An in-depth look inside the local economy

The good news: Viewed from a long-term perspective, the local economy grew significantly in the first decade of the 21st century, just shy of 30 percent regionwide as a measure of total taxable sales by locality from 2000-2009.

The not-so-good news: The growth seems to have passed Staunton by, also significantly.

The really-not-so-good news: Yep, we’ve seen some retraction from the highs of 2007 and 2008.

First, to the long-term perspective. The local economy as a measure of total taxable sales in 2000 was valued at $866.5 million; by 2009, we had grown into a billion-dollar-plus economy, at $1.124 billion all told.

The total-taxable-sales numbers, compiled by the Weldon Cooper Center for Public Service at the University of Virginia, integrate everything from agricultural production to manucturing and warehousing to retail, food, tourism and entertainment.

It’s the best approximation of GDP for local economies that I can find out there.

The biggest growth over the long term, no question, has been in Waynesboro, where the economy nearly doubled in size over the decade, from $223 million in economic activity in 2000 to $401 million in 2009. The growth was most pronounced in two two-year periods – from 2003-2004, which saw a spike from $221 million in economic activity in 2003 to $288 million in economic activity in 2004, and from 2005-2006, which saw growth from a $302 million economy in 2005 to a $369 million in economy in 2006.

The numbers for calendar-year 2009 have Waynesboro as the top local economy of the three at $401 million in economic activity in the calendar year, outpacing Augusta County for the first time in large part due to a serious drop in economic activity in the county, which lost just shy of $50 million from its local economy from 2008 to 2009.

Looking inside the numbers there, more than half of the decline comes in two main economic areas – merchant wholesaling and building equipment and garden equipment and supplies dealers.

The long-term trend in the county is still quite positive. Augusta County registered $316 million in economic activity in 2000 and $394 million in economic activity in 2009, a growth rate over the period of 24.8 percent.

Staunton’s long-term trend isn’t nearly as positive. The economic-activity numbers in 2000 and 2009 are almost identical, in fact – the 2000 economic-activity number at $326.6 million, and the 2009 number at $328.4 million, for a growth rate for the period at one-half of 1 percent.

Worse is the retraction in the Staunton economy from 2007-2009. In 2007, Staunton registered a high of $371.5 million in economic activity; the drop to $328.4 million by 2009 represents a retraction of 11.6 percent.

That retraction seems to be continuing into 2010 for all three localities, according to numbers for the first quarter of 2010. Waynesboro registered economic activity at $95.7 million in the first quarter of 2010, an annualized rate of $382.8 million for the year. Economic activity in Waynesboro in the first quarter of 2009 was at $102.4 million, for comparison sake.

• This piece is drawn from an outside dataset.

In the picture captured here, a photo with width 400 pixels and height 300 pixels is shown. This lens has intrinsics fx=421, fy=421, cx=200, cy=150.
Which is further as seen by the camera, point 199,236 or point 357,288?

Staunton’s number for the first quarter of 2010 was at $75.6 million, an annualized rate of $302.4 million. Economic activity in Staunton in the first quarter of 2009 was at $91.1 million.

Augusta County had $88.4 million in economic activity in the first quarter of 2010, an annualized rate of $353.6 million. Economic activity in the cuonty in the first quarter of 2009 was at $95.8 million.